Finding Intersections and Writing to Image
Next we come to the "finding segments" portion of the code. Here we try to find line segments that intersect each slice plane. At first, we assign each of the p processors the pth slice plane via MPI. The speedups were quite nice (as demonstrated by the graphs), although the efficiency does not stay near 1 for few long (i.e. drops off close to 4 processors, typically). the speedups typically level out at around 32 processors, implying that for a given problem size there is a specific number of processors which creates the maximum speedup; adding extra processors would actually slow down the computation. This is most likely due to many processors simultaneously trying to write large files to the disk. Such access pattern (at least on our non-SSD hard drives) is very slow. A disk-based harddrive simply cannot write multiple large files at the same time.
We thought that the bottleneck in this procedure was that there was an extra "for" loop at every slice plane, since each processor had to check every face for every slice plane. We decided to make a CUDA implementation by assigning each thread to a face of the object, thereby eliminating an extra "for" loop over the faces. Surprisingly this implementation only provided moderate speedups over the serial algorithm. Moreover, it seems to be getting worse with job size, i.e. for pikachu, (image size 1824 by 1824) the speedup is only 1.09 while for the teapot (image size 384, 792) the speedup was close to 1.3. The most likely explanation of this observation is that there is a lot of overhead in the communication between CPU and GPU since we must pass the entire face list (once) and an image array (at every iteration).
We tested for weak scaling in the "finding segments" portion of the code by keeping the job size constant across a number of different processors and number of slices. In the graph we demonstrated that if we assign 25 jobs per processor, as the number of processors increased, the computation time increased linearly. This finding is very strange since the jobs are embarrassingly parallel, i.e. there is literally no communication between processors since each is writing to the same file. One explanation is that as the number of processors increases there is increasing competition to write to the same file and consequently there is a long wait to write to a file. This would explain why the computation time scales linearly with the number of processors despite a constant job per processor ratio.

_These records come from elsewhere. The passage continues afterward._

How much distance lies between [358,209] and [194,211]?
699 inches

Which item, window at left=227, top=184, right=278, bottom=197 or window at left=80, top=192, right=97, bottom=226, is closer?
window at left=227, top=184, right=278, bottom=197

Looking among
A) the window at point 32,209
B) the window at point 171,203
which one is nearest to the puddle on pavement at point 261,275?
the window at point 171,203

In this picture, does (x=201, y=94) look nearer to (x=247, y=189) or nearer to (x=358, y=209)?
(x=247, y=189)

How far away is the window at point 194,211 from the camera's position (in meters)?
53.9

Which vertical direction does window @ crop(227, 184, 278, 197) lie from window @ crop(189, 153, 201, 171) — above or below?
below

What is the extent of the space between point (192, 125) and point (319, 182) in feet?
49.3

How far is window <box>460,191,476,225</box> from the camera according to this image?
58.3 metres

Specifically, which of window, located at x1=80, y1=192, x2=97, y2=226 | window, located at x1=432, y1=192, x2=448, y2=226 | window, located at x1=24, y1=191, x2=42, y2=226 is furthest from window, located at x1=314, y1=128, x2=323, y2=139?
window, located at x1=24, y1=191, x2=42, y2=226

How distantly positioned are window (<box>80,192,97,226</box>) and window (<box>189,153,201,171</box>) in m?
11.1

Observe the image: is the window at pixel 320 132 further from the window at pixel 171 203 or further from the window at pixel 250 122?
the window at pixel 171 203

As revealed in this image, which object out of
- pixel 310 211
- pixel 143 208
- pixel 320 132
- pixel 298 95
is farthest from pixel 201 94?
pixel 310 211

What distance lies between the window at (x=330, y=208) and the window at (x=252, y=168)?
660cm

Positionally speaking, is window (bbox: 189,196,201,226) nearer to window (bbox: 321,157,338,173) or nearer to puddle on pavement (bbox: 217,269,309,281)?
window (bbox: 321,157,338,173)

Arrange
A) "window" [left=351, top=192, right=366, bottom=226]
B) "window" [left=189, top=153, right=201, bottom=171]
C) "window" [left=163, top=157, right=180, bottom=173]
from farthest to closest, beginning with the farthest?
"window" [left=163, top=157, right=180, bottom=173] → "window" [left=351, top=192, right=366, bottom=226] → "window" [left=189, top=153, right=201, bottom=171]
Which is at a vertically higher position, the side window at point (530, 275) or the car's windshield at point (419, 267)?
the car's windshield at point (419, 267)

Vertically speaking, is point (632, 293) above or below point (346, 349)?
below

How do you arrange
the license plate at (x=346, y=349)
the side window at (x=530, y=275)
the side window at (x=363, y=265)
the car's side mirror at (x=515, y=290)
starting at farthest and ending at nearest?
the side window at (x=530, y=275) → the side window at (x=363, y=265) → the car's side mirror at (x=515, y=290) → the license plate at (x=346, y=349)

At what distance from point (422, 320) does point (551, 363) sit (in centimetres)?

Thus, it appears that our MPI code exhibits neither weak scaling nor strong scaling.
However, at the end of the day we still saw order of magnitude speedups. Our fastest parallel code (MPI with 16 processors) had a computation time of 1.55s as opposed to 11.66s of its serial ounterpart in 100 slices of teapot. For 100 slices of Pikachu we obtained 6.0s for 32 processors in MPI, 74.12 in serial. Finally for the chair we had 5.7s using 32 processors in MPI, 77.9s in serial. Thus we obtain an order of magnitude increase in speed via our parallelization!